On the last day, after Vicky has already returned to NY, Lisa and I decide that the most challenging and therefore fruitful and creative places are not where we see eye to eye, but rather, those where we differ. (With Lisa, there is this element in our relationship. Coupled with the immense respect and love we feel for each other, there are places of divergence within our work. Are we able to express them more freely, the longer we know each other, precisely because of our closeness?)
Some places where the three of us agree:
- that 'how' is more important than 'what';
- that we want to dive deep into the heart of the matter;
- we demand specificity, rigor, intelligence from our dancing (most likely partly a legacy of having danced with Trisha);
- we all train and dance with a genuine respect for the body, all have many years of experience in 'somatic' techniques - we all want to keep dancing, injury free, into old age, so use our bodies wisely;
- we are all fascinated by movement, any movement, that we see around us, (like Vicky's description of the woman she watched in the subway making small gestures, that have inspired her to make some wonderful minimal-gesture material).
Some places where we differ:
- Our attitudes towards improvisation. Improvisation plays a big part for all three of us in our work, but we stand on various ends of the spectrum. Where Lisa and Vicky use improvisation as a starting point, then tend to set material and make repeatable compositional choices, I prefer to stay with improvisation to the very end, all the way into performance;
- How tight or how loose we're willing for a performance to be.

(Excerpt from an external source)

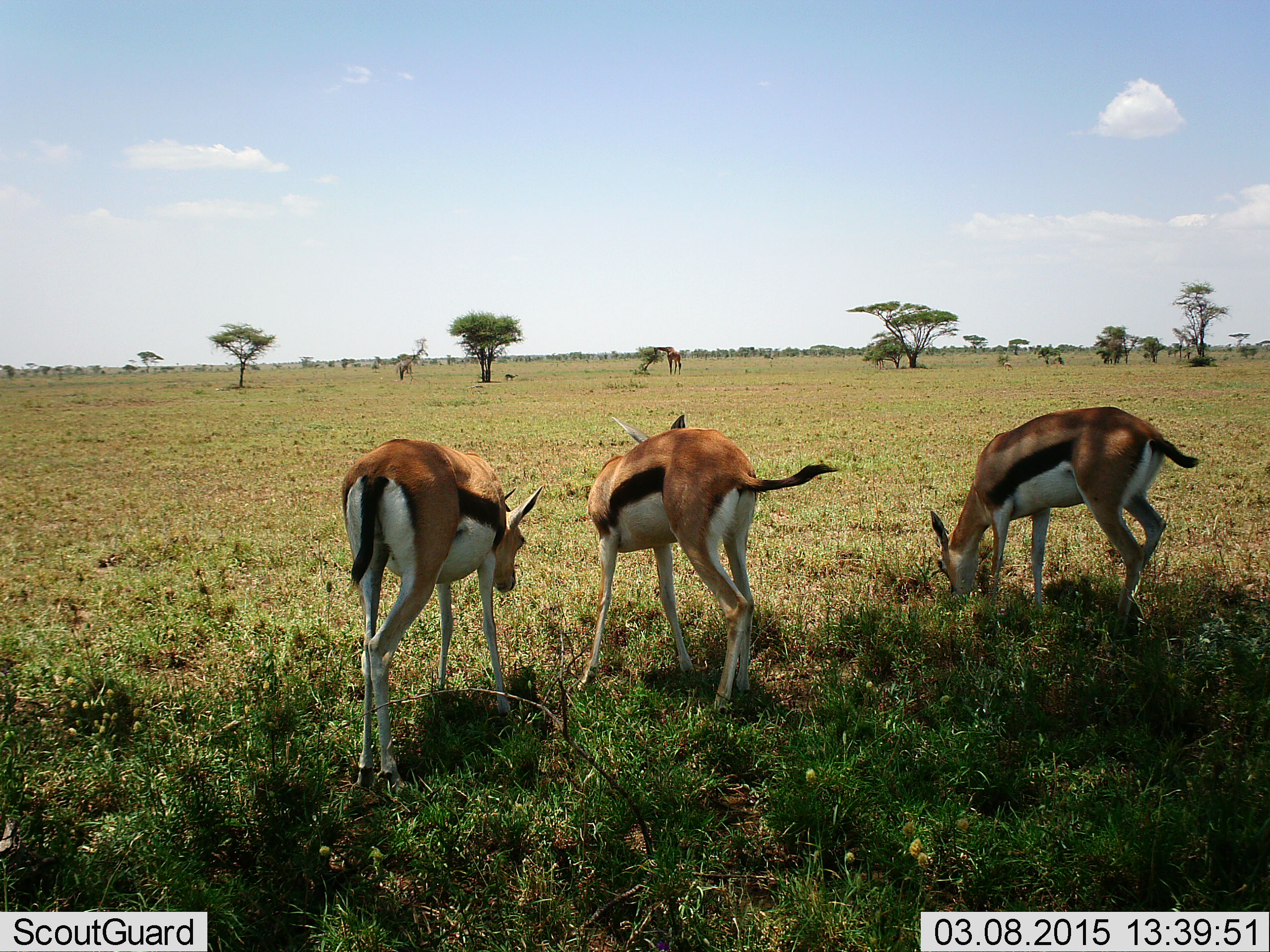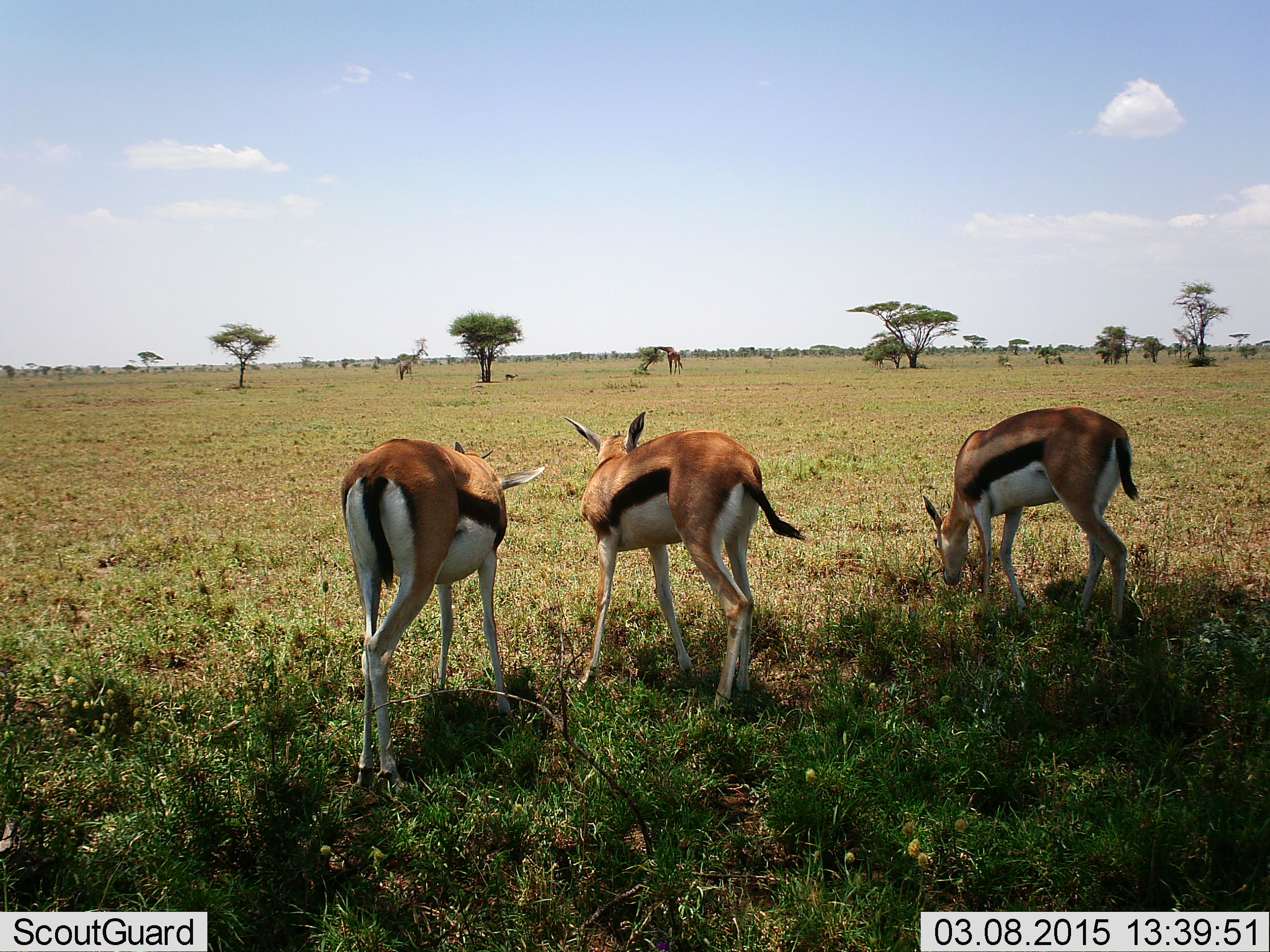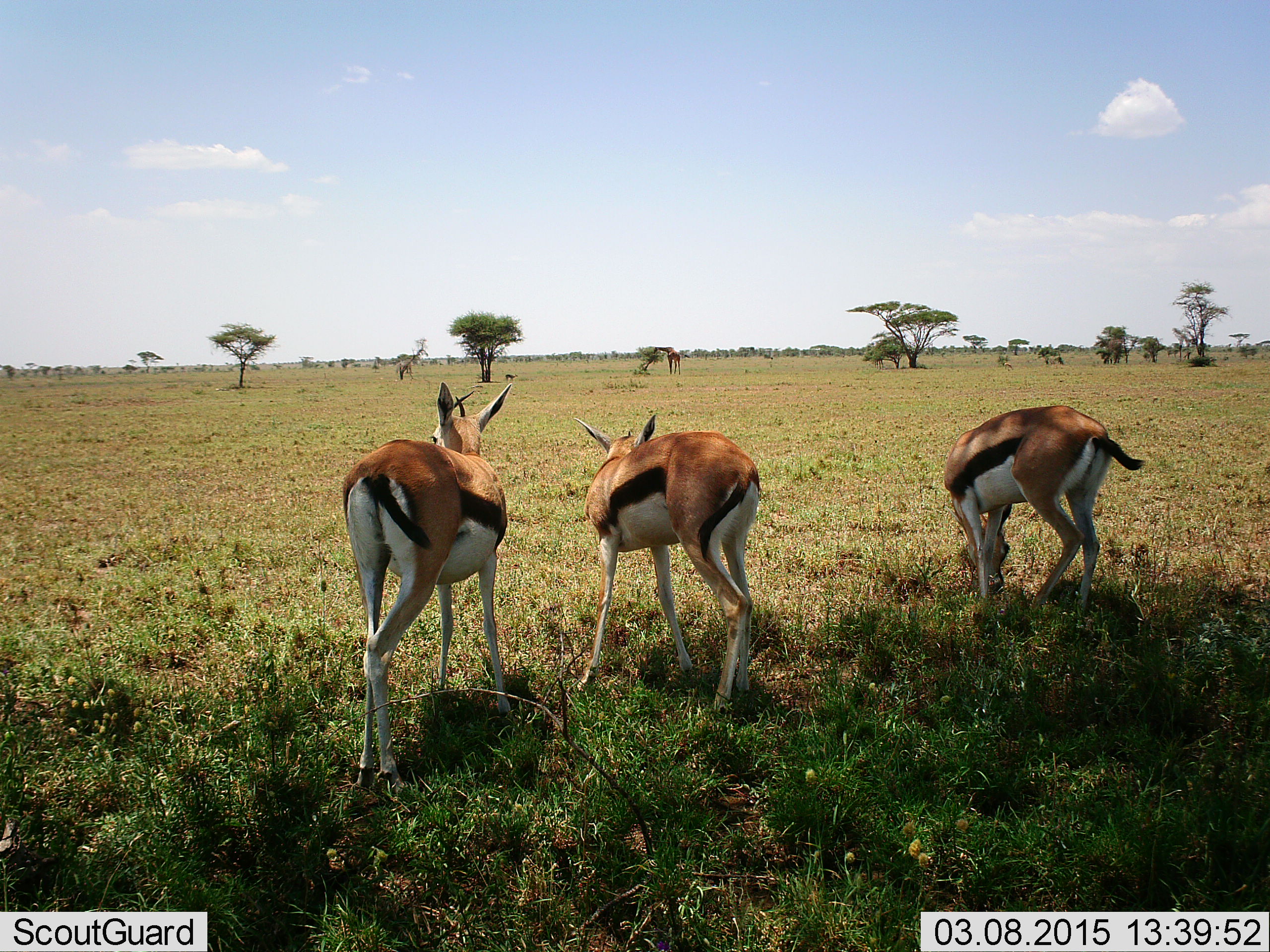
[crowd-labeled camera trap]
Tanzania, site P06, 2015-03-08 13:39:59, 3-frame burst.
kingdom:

Over the two weeks, we've often spoken about structure coupled with intuition.The rigor of form coupled with the flight of free expression.We look at the Gee's Bend quilts and their incredible surprises - of line, color, shape, pattern, texture - coupled with such a sense of what sustains, not just catches, the eye.
Noting our tendencies, Lisa and I speak about the challenge we have of acknowledging, and giving space in this piece, to our different work modes and sensibilities. We agree that we want to learn from each other, to stretch, to grow. Yes, even now, having passed 50, we have curiosity for the unfamiliar and even the unknown.